Eine der Hauptforderungen der Protestierenden ist eine Öffnung der Wählerregister. Das lehnt die Regierung bisher aber ab. Tatsächlich gibt es Berichte falscher Wahllisten sowie von Kopien ausgefüllter Stimmzettel. Politikwissenschaftler Dzihic kritisierte in der österreischien Zeitung Standard, dass Vučić „massenweise“ Menschen aus der Republik Srpska zu den Wahlbüros herankarren ließ, Wahllisten seien verfälscht worden. Und die regierende SNS, „mit 750.000 Mitgliedern eine der weltweit größten Parteien gemessen an der Bevölkerungszahl“, habe viele Wählerinnen und Wähler im Vorfeld mit Arbeitsplätzen und Geldzahlungen „gekauft“. Präsident Aleksandar Vučić, der selbst gar nicht zur Wahl stand, habe außerdem mehr als 90 Prozent der Berichterstattung für sich beanspruchen können.

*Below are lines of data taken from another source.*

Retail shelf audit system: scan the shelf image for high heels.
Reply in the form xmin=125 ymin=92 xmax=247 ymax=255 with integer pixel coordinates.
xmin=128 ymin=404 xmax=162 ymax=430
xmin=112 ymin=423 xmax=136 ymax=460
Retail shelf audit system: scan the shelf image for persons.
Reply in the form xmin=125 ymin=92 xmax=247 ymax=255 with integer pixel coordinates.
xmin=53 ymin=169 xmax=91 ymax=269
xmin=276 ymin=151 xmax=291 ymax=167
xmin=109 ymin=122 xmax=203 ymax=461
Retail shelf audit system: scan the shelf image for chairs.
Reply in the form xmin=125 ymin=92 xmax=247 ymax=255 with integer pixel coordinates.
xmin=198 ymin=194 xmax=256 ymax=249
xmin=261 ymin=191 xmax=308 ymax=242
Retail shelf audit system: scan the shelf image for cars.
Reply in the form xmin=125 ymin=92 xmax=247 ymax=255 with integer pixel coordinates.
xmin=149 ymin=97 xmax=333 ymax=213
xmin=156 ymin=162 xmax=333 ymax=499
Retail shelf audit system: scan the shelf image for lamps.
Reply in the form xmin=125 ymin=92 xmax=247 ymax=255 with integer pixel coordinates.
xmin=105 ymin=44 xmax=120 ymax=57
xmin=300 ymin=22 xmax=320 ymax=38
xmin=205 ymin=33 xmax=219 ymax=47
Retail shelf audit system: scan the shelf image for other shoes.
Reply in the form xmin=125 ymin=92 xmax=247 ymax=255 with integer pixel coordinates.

Die Studierenden wollen die Proteste auf ganz Serbien ausweiten, sollte die Regierung den Forderungen bis Mittwoch nicht nachkommen, wonach es derzeit nicht aussieht. Für den 30. Dezember ist schon eine Großdemo in Belgrad geplant. Vučić ging bisher nicht auf die Kritik ein. Vielmehr drehte er den Spieß um und warf der Opposition vor, die Wahl beeinflusst zu haben. Auch forderte er in seiner Jahresabschlussrede am 24. Dezember diejenigen Parlamentarier, die nun in die zweite Woche eines Hungerstreiks gehen, auf, diesen zu beenden.

Die längste Zeit der Pressekonferenz lobte er das Programm seiner Regierung, etwa aus seiner Sicht erfreuliche Budgetzahlen und Steigerungen der Pensionen und Beamtenlöhne. Der Mindestlohn liege nun bei über 47.000 Dinar, also 400 Euro. Vučić betonte einmal mehr, die Unabhängigkeit des Kosovo nicht zu akzeptieren. Diesbezüglich erwarte er eine „breite Kontroverse im Januar“.

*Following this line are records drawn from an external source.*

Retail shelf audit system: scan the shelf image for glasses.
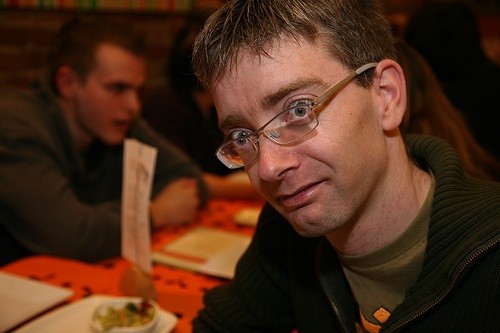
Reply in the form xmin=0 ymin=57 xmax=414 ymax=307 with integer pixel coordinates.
xmin=216 ymin=63 xmax=378 ymax=168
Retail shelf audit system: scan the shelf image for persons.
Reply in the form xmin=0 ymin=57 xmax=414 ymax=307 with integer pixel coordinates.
xmin=0 ymin=17 xmax=209 ymax=265
xmin=150 ymin=0 xmax=500 ymax=187
xmin=192 ymin=0 xmax=500 ymax=333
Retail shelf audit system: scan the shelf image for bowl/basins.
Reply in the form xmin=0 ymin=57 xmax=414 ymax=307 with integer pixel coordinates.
xmin=89 ymin=298 xmax=161 ymax=333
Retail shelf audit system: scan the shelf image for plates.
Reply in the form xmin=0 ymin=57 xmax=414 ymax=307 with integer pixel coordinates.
xmin=0 ymin=273 xmax=75 ymax=333
xmin=13 ymin=295 xmax=179 ymax=333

Auch attackierte er den österreichischen Bundesratsabgeordneten Stefan Schennach (SPÖ), der die Wahlbeobachtungsmission des Europarats leitete. Schennach sei bekannt dafür, auch in Österreich schon Stimmen gestohlen zu haben, sagte Vučić. Die Vorwürfe entbehren jeder Grundlage. Zuvor hatte bereits Premierministerin Ana Brnabić Schennach und einem weiteren Wahlbeobachter vorgeworfen zu lügen. Die beiden hätten die Missstände bei der Wahl erst im Nachhinein, nicht aber vor Ort kritisiert, so Brnabić. Beide Politiker widersprachen vehement.

Die Beobachter der OSZE und des Europaparlaments kritisieren schwere Wahlmängel

Tatsächlich stellten sowohl die OSZE, als auch das Europäische Parlament „den Missbrauch öffentlicher Mittel, die mangelnde Trennung zwischen offiziellen Funktionen und Wahlkampfaktivitäten, Einschüchterung und Druck auf Wähler sowie Fälle von Stimmenkauf“ fest.

Am Montag traf Vučić den russischen Botschafter Aleksandr Botsan-Kharchenko. Der wirft dem Westen vor, die Proteste anzuheizen und ein „Maidan-Szenario“ zu konstruieren – dafür gebe es „eindeutige Hinweise“, die der Botschafter jedoch nicht vorlegte. Grund der „Destabilisierungsversuche“ sei die ablehnende Haltung Serbiens zu antirussischen Sanktionen, behauptet der Diplomat. Wahr ist vielmehr, dass Russland und die zunehmend autoritär agierende Regierung Vučić für die Instabilität im Land verantwortlich sind. Experten zufolge ist Serbien seit Jahren Einfallstor für russische Interessen in Europa.